中露の情勢が危うくなっているから慌てているけど傍から見ればザマァとしか言いようがない。
ドイツはEUの経済を支えて欧州への難民も一手に引き受けて来たってのが免罪符
にもなってたが、今はもうそれも言えなくなって来ている
国防予算をケチり続け、民間委託に走ったり、場当たり的な対応で装備の稼働率を
下げ続けて戦力維持体制をグダグダにしてしまって、それを立て直すのが先進国と
言えどどれだけ大変かの見本市が今のドイツ国防軍って感じ。
もっとも、本来、自己完結的組織だった軍の業務をアウトソーシングで業務効率化と
コスト最適化を図る・・・な冷戦後の流行病みたいなこれやって失敗したのはドイツ
だけじゃないけどね
我が国でも政権交代時に普天間基地移設問題をひっくり返してくれた総理がいた事を思い出してドイツを笑えなかったよ…
EUはいずれフランスの核兵器を基盤として共有していく安全保障体制になりアメリカからの独立度合いを高めた方がいいと思っていたけれど、今の状況はそれを実行するチャンスでもあるのではと思った。

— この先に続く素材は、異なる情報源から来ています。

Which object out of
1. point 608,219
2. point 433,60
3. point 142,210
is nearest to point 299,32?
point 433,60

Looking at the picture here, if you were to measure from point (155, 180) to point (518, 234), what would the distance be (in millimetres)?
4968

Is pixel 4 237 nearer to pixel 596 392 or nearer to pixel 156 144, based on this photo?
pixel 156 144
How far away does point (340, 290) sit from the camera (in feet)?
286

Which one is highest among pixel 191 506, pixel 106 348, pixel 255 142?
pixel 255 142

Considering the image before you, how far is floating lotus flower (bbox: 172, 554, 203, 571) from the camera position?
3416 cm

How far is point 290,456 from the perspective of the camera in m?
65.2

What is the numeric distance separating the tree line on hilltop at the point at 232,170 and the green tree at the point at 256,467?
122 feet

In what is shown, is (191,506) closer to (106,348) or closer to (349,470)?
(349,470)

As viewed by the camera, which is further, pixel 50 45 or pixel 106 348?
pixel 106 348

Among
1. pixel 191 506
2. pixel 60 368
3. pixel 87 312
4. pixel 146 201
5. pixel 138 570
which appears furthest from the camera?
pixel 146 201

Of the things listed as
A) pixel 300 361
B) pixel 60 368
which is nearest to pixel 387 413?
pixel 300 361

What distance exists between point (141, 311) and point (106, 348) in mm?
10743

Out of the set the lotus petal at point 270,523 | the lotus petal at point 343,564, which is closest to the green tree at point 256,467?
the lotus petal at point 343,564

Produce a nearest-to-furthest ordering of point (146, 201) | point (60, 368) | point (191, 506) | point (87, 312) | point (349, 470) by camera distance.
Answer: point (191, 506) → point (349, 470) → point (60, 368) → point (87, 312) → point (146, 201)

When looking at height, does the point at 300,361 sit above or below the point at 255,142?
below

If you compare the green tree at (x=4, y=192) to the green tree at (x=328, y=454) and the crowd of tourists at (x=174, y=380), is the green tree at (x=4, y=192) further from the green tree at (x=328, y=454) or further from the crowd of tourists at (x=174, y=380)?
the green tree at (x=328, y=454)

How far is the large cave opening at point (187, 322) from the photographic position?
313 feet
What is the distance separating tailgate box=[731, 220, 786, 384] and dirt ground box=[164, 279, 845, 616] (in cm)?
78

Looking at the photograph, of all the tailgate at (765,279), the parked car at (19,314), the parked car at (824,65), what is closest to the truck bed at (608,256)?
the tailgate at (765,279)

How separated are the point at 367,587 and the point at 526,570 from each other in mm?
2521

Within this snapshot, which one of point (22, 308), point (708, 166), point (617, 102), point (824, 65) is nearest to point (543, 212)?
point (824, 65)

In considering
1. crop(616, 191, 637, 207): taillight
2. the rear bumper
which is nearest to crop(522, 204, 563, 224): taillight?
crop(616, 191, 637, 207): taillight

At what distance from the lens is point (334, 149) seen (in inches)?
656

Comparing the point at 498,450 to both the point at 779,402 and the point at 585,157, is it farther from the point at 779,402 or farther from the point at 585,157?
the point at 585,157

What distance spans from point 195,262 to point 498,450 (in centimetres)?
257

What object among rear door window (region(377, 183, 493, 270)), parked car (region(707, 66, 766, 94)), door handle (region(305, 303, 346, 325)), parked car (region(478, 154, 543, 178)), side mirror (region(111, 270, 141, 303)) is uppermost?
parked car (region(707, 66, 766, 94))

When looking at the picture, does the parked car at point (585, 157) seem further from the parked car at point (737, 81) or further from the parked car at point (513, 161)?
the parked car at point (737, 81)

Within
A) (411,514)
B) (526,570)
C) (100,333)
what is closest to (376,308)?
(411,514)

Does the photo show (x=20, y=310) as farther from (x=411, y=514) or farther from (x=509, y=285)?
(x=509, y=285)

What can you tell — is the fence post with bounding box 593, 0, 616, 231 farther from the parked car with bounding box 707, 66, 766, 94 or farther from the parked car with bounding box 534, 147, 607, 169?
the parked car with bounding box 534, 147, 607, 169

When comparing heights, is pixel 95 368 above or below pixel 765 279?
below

フランスがドイツの核共有を実行できる戦術核を持っているかとか、運用できる攻撃機をドイツに融通できる余裕があるかとか、その辺はアメリカ頼りより更にもっと問題だらけだろうけれど。
メルケルの宿題か。
連立政権は辛いね。
中古のF-16c/dでもいれればー(投げやり)
スパホにこだわらずに、導入機種をF-15かF-16にすればよいだけでは。
メルケルの宿題だけどそのメルケルより核に厳しい政党が躍進したわけでね。
与党になって現実路線へ行くのかまたもめ続けるのか。F35再導入論もあり得るだろう。